*What you should do:* Reproduce verbatim the passage of the blog post that begins at the words "Friday, August 11, 2006" and stops after the words "in my life.".

*Text segment:*

[start]

If you do what you have always done, you will get what you have always had.

Friday, August 11, 2006


My friend Sherry tagged me in e-mail, but I thought I'd go a step further. I know, I just can't shut up lately!

Four jobs I've had in my life.
1. Whopper flopper
2. stock broker's assistant
3. mechanic
4. church day care center director

Four of my favorite movies.
1. Out of Africa
2. Passionata
3. The Patriot
4. Princess Bride

Four places I have lived:
1. Italy
2. Texas
3. North Carolina
4. Virginia

Four places I've been on vacation:
1. Paris
2. Rome
3. Florida
4. Las Vegas

Four favorite foods:
1. Chocolate
2. Mexican
3. Italian
4. Coffee

Four things I would rather be doing right now:
1. Camping
2. Vacationing in Europe
3. Drinking a glass of wine on Piazza Bra (Verona, Italy) and listening to whatever opera is being performed in the coliseum
4. Watching the sun set on the beach

Four things I always carry with me:
1. PDA
2. Cell phone
3. Lipstick (sometimes I even remember to put it on)
4. Keys

I'm not tagging anyone, but if you choose to blog this leave me a comment so I can come see!


hot, 50% chance of sun and showers

This apparently, is a difficult time of year to predict the weather in the Midwest. Rain has been in the forecast for most of this week. In the mornings, it looks like it wants to rain, but then it gets over it and the clouds head out of dodge. Yesterday we did get a nice shower, but it wasn't nearly long enough. Most days, when I watch the forecast on the news, I feel like Carol Kane in The Princess Bride: "Liar! Li-arrrrrr!" (I love that movie!)

[end]

*Extracted material:*
[start]

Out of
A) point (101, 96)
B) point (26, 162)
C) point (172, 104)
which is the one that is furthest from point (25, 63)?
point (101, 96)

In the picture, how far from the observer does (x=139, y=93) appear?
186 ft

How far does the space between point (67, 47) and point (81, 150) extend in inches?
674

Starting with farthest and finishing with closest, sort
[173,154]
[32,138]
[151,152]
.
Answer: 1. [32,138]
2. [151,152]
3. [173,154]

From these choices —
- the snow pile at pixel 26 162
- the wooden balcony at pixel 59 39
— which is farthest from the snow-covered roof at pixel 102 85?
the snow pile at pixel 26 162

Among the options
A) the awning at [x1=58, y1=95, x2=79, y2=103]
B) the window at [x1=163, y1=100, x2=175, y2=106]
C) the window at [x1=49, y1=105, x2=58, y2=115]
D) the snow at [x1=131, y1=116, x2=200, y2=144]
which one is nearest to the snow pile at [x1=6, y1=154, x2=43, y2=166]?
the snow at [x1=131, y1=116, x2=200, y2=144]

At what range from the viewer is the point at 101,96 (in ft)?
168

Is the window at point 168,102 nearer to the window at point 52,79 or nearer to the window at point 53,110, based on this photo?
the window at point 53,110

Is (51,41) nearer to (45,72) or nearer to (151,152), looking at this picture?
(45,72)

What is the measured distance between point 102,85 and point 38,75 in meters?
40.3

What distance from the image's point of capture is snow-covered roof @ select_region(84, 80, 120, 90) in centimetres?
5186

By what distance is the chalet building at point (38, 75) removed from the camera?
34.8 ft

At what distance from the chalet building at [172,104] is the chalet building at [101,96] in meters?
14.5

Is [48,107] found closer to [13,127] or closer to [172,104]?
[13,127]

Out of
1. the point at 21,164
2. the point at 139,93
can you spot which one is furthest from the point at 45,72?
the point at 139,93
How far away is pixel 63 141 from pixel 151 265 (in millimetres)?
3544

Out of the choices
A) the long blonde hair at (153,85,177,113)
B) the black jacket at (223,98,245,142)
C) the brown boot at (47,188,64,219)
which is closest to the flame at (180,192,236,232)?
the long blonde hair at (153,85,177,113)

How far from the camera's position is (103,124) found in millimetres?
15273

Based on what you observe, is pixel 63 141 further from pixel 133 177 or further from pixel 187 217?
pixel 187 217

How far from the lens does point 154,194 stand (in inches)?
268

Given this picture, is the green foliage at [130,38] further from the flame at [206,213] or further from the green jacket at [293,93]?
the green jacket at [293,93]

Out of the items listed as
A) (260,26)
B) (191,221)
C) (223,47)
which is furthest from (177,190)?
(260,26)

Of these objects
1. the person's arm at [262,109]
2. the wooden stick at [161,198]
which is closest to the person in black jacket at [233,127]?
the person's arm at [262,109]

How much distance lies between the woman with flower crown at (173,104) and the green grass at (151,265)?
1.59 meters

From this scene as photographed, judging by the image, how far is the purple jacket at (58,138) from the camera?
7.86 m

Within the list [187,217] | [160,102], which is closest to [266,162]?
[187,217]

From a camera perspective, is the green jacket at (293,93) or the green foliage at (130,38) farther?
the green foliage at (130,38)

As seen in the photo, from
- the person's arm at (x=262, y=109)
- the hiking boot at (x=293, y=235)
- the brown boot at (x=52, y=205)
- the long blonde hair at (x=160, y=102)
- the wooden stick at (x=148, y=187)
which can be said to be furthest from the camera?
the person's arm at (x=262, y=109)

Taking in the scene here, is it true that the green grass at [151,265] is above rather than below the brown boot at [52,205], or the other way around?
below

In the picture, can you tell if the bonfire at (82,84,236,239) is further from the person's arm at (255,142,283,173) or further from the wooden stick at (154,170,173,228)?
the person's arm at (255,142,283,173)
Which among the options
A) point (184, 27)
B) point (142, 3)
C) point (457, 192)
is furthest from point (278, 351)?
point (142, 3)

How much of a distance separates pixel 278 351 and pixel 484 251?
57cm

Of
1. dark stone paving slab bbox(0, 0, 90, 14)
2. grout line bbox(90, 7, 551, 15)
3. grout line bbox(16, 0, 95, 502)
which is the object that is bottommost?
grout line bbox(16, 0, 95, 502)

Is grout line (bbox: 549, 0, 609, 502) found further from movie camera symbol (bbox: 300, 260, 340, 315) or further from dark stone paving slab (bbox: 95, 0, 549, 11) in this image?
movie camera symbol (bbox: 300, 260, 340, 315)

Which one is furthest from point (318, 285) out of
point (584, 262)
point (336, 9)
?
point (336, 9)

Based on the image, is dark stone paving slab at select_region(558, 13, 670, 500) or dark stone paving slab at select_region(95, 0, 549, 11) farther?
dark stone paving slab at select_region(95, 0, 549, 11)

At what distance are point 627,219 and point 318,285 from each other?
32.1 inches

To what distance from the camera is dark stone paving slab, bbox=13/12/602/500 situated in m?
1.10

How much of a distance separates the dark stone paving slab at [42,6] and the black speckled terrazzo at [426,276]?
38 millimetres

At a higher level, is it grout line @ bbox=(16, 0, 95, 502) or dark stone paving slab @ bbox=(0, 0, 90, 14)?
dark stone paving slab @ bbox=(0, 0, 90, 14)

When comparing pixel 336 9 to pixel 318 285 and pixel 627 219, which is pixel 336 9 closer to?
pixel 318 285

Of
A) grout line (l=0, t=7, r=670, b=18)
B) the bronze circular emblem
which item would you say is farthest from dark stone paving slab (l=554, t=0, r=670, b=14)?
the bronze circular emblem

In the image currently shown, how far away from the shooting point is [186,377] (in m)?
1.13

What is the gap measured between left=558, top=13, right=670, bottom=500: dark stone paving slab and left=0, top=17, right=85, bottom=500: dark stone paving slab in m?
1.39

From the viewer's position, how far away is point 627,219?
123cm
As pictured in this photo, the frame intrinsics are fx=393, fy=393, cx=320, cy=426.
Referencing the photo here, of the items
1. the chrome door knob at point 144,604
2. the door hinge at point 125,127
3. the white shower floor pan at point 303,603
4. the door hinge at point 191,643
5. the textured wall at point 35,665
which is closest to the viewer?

[end]

*Result:*
Friday, August 11, 2006


My friend Sherry tagged me in e-mail, but I thought I'd go a step further. I know, I just can't shut up lately!

Four jobs I've had in my life.